=== Supplied information ===

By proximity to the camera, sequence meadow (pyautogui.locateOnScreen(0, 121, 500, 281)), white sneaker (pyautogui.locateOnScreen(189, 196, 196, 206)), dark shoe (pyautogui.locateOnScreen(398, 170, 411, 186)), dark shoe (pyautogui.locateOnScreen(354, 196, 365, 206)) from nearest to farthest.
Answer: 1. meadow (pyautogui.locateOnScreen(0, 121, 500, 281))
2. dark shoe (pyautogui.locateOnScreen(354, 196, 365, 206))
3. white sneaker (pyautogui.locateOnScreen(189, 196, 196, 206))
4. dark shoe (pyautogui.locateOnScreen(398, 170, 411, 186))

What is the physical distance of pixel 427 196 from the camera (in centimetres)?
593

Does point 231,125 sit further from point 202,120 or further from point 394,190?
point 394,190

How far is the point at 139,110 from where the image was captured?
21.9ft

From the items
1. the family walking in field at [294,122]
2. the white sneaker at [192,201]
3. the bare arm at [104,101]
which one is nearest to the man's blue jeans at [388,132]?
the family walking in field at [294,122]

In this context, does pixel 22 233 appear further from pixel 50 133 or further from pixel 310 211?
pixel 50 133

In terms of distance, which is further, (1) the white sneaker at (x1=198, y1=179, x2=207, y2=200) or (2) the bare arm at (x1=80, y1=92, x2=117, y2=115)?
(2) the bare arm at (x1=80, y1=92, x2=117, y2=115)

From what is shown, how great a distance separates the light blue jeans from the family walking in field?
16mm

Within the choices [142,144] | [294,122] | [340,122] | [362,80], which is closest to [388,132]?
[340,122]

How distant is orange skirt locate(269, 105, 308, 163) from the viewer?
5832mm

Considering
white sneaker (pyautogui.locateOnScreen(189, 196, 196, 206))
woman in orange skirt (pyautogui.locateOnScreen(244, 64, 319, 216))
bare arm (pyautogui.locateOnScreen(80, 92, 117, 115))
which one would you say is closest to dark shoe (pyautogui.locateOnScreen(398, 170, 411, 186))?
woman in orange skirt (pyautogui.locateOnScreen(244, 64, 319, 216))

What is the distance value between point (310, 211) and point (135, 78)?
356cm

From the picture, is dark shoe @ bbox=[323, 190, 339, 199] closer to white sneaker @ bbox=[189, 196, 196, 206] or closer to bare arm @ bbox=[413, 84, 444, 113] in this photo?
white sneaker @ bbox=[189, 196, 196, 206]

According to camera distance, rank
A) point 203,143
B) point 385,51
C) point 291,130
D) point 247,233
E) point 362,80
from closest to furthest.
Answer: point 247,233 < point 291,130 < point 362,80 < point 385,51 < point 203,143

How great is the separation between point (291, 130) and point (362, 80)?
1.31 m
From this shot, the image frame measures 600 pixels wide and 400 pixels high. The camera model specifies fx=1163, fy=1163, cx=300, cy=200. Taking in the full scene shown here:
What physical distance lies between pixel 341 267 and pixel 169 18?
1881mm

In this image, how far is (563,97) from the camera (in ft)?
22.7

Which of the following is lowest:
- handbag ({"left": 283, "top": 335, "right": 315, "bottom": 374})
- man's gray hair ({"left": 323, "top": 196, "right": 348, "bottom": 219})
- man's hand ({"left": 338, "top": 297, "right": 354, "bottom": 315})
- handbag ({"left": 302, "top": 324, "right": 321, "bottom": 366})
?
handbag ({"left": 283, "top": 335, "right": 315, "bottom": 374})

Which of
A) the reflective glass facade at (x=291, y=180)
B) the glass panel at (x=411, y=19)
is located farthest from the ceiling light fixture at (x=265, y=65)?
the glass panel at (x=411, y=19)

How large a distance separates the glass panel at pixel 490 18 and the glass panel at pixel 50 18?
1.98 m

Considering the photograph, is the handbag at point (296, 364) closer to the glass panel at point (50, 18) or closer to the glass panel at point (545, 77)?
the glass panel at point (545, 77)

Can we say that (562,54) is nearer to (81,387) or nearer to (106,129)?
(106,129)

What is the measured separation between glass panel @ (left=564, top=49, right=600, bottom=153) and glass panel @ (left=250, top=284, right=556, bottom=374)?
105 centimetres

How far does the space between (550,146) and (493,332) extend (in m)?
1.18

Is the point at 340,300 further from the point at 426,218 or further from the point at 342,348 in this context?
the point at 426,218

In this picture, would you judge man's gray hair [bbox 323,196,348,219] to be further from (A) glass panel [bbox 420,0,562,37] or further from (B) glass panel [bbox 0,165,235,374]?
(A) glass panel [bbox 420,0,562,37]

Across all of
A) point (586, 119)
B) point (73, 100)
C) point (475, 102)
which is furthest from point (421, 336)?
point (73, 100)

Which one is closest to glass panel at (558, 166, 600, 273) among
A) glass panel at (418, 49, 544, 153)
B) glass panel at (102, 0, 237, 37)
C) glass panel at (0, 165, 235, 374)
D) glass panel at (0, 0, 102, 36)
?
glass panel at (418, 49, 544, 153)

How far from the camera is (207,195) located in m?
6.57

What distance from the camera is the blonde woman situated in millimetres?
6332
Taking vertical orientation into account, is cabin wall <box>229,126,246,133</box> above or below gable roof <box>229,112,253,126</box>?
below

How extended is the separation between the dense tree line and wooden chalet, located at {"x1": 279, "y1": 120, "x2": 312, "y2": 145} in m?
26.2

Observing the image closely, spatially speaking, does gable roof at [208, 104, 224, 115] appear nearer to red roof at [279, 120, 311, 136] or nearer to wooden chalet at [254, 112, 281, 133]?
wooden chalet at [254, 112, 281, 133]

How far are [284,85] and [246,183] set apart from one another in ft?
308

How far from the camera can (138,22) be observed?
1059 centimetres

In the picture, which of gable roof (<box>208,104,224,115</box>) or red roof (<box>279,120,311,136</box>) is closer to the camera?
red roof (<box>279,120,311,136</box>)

===

▶ _Task requirements_
Show every line of the items above that contains the string "locateOnScreen", treating uppercase and lowercase letters as different.

▶ _Written answer_
By proximity to the camera, sequence meadow (pyautogui.locateOnScreen(0, 121, 500, 281)), white sneaker (pyautogui.locateOnScreen(189, 196, 196, 206)), dark shoe (pyautogui.locateOnScreen(398, 170, 411, 186)), dark shoe (pyautogui.locateOnScreen(354, 196, 365, 206)) from nearest to farthest.
Answer: 1. meadow (pyautogui.locateOnScreen(0, 121, 500, 281))
2. dark shoe (pyautogui.locateOnScreen(354, 196, 365, 206))
3. white sneaker (pyautogui.locateOnScreen(189, 196, 196, 206))
4. dark shoe (pyautogui.locateOnScreen(398, 170, 411, 186))
white sneaker (pyautogui.locateOnScreen(189, 196, 196, 206))
woman in orange skirt (pyautogui.locateOnScreen(244, 64, 319, 216))
bare arm (pyautogui.locateOnScreen(80, 92, 117, 115))
which one would you say is closest to dark shoe (pyautogui.locateOnScreen(398, 170, 411, 186))?
woman in orange skirt (pyautogui.locateOnScreen(244, 64, 319, 216))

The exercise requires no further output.